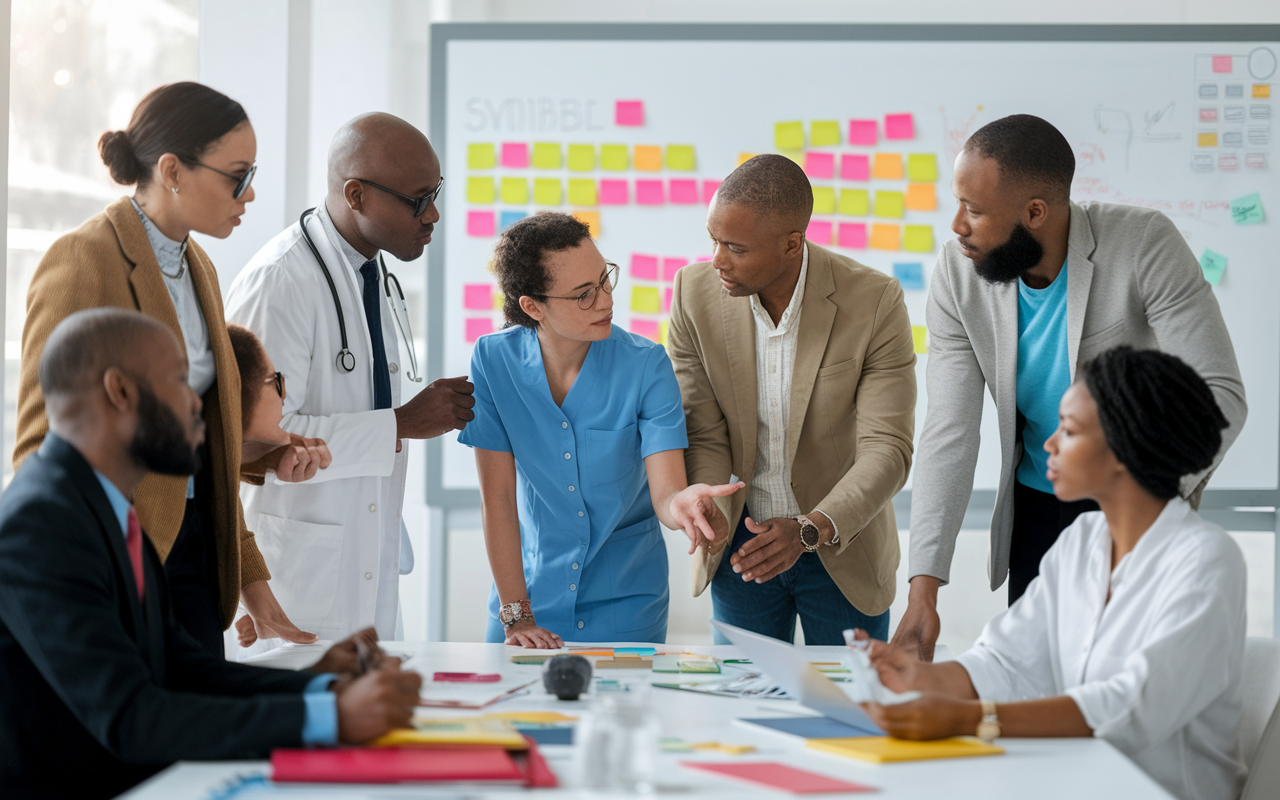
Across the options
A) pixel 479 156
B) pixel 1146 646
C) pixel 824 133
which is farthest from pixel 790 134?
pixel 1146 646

__TASK BRIEF__
Return all of the data exactly as written, and drop the pictures.

__ANSWER TO THIS EXERCISE__
Across the options
A) pixel 479 156
B) pixel 1146 646
C) pixel 824 133
which is farthest from pixel 790 134?
pixel 1146 646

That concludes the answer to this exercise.